## Written instruction
Copy every line of the items from the line containing "Height-wise, which sits" through the end of the items, both ends included, and raise each coordinate and distance in the answers by 52. Leave out the pictures.

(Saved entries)

※

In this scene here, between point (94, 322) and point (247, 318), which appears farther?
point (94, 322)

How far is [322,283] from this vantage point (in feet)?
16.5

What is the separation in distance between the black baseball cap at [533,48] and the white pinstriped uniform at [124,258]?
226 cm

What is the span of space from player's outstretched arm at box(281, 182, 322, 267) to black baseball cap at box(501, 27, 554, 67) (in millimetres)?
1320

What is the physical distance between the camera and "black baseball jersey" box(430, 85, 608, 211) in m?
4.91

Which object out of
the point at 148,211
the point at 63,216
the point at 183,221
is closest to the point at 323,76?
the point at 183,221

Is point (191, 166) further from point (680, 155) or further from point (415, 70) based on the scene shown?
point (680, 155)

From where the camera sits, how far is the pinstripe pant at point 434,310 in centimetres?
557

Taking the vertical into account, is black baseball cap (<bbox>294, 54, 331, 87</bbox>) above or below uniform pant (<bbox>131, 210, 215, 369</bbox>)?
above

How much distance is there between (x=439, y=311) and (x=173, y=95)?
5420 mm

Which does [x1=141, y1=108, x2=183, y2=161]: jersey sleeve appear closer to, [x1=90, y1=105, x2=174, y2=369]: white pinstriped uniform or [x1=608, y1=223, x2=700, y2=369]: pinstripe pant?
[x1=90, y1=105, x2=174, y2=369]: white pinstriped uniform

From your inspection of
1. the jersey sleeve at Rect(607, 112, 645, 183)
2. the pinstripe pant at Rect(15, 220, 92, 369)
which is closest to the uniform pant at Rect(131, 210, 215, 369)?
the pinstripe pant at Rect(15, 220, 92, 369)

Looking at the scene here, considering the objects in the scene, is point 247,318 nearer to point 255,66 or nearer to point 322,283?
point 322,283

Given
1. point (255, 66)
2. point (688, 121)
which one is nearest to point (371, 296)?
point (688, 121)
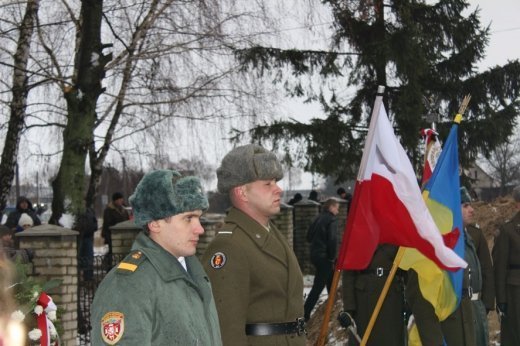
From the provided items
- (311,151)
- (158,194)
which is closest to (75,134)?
(311,151)

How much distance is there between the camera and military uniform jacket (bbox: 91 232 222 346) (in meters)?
3.07

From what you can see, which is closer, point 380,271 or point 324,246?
point 380,271

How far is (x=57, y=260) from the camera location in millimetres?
9289

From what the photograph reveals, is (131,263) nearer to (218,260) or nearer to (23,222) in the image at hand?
(218,260)

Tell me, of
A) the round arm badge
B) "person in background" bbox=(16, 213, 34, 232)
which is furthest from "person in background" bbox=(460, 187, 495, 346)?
"person in background" bbox=(16, 213, 34, 232)

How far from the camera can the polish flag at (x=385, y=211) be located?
19.4 feet

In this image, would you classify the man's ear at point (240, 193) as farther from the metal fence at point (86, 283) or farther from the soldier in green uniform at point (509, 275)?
the metal fence at point (86, 283)

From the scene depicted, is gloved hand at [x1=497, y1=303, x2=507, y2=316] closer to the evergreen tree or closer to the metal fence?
the metal fence

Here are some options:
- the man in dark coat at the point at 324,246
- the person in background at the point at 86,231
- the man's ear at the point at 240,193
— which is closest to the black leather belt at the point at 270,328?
the man's ear at the point at 240,193

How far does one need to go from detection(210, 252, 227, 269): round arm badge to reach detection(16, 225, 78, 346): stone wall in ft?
17.3

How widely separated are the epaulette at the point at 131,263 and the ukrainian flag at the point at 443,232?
395 cm

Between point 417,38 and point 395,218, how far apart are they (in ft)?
39.8

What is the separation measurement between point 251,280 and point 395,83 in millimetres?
15034

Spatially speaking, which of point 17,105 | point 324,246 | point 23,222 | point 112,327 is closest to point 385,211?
point 112,327
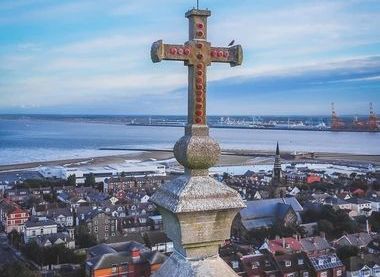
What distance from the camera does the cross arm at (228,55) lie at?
3074mm

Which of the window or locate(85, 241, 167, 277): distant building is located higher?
locate(85, 241, 167, 277): distant building

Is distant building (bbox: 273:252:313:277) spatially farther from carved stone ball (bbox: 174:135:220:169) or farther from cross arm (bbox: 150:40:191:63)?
cross arm (bbox: 150:40:191:63)

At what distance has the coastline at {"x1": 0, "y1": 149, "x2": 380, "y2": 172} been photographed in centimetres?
8400

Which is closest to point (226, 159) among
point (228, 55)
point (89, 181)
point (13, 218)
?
point (89, 181)

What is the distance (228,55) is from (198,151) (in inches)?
27.1

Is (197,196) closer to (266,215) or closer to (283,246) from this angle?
(283,246)

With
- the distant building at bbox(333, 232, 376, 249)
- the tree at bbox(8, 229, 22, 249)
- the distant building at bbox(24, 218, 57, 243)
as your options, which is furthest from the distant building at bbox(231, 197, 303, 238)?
the tree at bbox(8, 229, 22, 249)

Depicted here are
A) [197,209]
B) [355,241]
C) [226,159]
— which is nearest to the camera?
[197,209]

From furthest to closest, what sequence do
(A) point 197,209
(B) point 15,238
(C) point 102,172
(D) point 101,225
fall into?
(C) point 102,172 < (D) point 101,225 < (B) point 15,238 < (A) point 197,209

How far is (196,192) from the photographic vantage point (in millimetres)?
2932

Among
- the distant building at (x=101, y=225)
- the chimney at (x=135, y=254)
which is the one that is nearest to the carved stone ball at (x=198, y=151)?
the chimney at (x=135, y=254)

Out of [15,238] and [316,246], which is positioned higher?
[316,246]

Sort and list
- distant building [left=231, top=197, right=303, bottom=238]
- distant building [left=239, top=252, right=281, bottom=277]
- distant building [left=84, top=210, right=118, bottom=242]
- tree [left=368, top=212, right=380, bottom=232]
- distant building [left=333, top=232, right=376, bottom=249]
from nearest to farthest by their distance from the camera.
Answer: distant building [left=239, top=252, right=281, bottom=277], distant building [left=333, top=232, right=376, bottom=249], distant building [left=84, top=210, right=118, bottom=242], tree [left=368, top=212, right=380, bottom=232], distant building [left=231, top=197, right=303, bottom=238]

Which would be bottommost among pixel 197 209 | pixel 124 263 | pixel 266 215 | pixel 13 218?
pixel 266 215
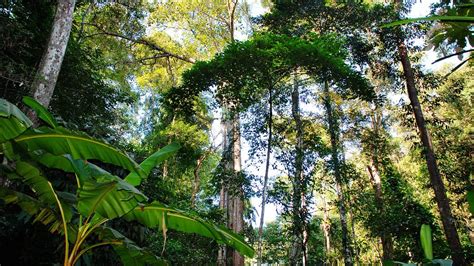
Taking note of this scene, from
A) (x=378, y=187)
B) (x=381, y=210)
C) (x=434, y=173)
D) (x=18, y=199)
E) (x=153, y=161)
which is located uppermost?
(x=378, y=187)

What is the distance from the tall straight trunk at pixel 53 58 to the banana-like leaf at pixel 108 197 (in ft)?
10.2

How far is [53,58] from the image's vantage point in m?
4.89

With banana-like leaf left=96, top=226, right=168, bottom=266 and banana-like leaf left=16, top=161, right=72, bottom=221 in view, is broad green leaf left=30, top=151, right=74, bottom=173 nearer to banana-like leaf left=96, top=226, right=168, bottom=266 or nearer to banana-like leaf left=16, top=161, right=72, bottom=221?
banana-like leaf left=16, top=161, right=72, bottom=221

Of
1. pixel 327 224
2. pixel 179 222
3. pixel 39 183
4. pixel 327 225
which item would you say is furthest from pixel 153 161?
pixel 327 224

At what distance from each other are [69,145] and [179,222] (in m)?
1.13

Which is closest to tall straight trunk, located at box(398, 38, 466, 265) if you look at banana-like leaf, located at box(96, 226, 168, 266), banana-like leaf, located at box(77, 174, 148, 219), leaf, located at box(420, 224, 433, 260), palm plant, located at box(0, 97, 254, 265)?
palm plant, located at box(0, 97, 254, 265)

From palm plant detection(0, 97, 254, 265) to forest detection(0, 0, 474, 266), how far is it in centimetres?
1

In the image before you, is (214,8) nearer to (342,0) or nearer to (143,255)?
(342,0)

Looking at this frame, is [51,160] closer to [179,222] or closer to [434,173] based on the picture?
[179,222]

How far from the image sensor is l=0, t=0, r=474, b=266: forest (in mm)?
2467

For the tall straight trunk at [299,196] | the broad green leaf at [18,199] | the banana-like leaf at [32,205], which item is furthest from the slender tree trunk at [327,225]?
the broad green leaf at [18,199]

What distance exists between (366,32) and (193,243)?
7.59m

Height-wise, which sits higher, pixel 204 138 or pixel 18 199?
pixel 204 138

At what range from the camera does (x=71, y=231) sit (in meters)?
2.69
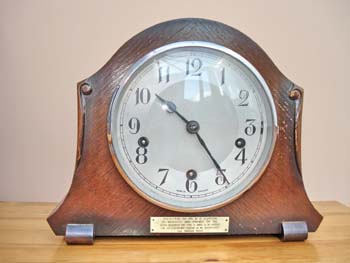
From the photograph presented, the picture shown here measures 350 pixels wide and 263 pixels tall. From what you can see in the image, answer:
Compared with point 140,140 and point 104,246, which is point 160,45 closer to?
point 140,140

※

## Correct answer
Height-wise, which sits higher, pixel 204 138 or pixel 18 199?
pixel 256 190

At what range from the camera does (x=71, y=231) sit (in meters)?
54.69
From the photograph presented, the picture shown here measures 350 pixels wide and 263 pixels tall. From what you can see in the image, answer:
Compared with point 140,140 and point 104,246, which is point 160,45 closer to?
point 192,192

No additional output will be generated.